For Houston, that is an 85% jump in lease rates compared to the last purpose-built life sciences plaza.

“But even compared to Boston, which is seeing about $98 per square foot overall, and up to $140 per square foot in core submarkets, the lower cost is a major draw for larger companies as well,” Savage says.

Savage says that a unique part of the story is that due to increased demand in the market, they are seeing clients considering all options, from top-tier properties such as Levit Green to lower-tier properties and industrial shells. “You don’t really see this in other sectors,” she says.

Early mover advantage

While researchers are seeing investors refocusing more on resilient top-cluster markets, being an early mover in smaller markets can be a real strategy for companies looking to scale biotech.

Houston is a great example of a region benefiting from the early mover advantage, Schiada says, pointing to Levit Green announcing its first anchor tenant at Levit Green. Sino Biological, Inc., an international reagent supplier and service provider, has leased approximately 10,000 square feet of commercial lab and office space in Levit Green’s first phase.

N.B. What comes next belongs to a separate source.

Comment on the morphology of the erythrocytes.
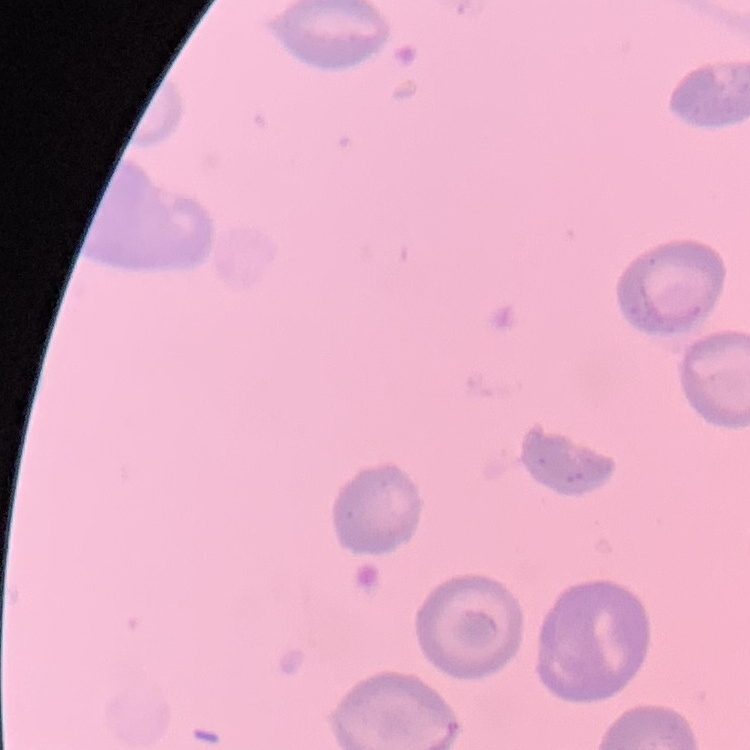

Plenty of room to grow in place, lower overall occupancy costs, and plenty of academic resources make clusters outside the nation’s largest metros incredibly attractive, Schiada says.

“But what is also interesting about these emerging markets is that they also tend to have great talent metrics,” Schiada adds. “That is attractive for companies looking to scale in biotech as labor costs are costly, especially in San Francisco and Boston. So, if you can grow your company in places like Houston or Minneapolis, your labor cost will be much lower.

“Companies that want to grow into a new market and save on those costs have a real opportunity to be dominant players who catalyze these up-and-coming regions.”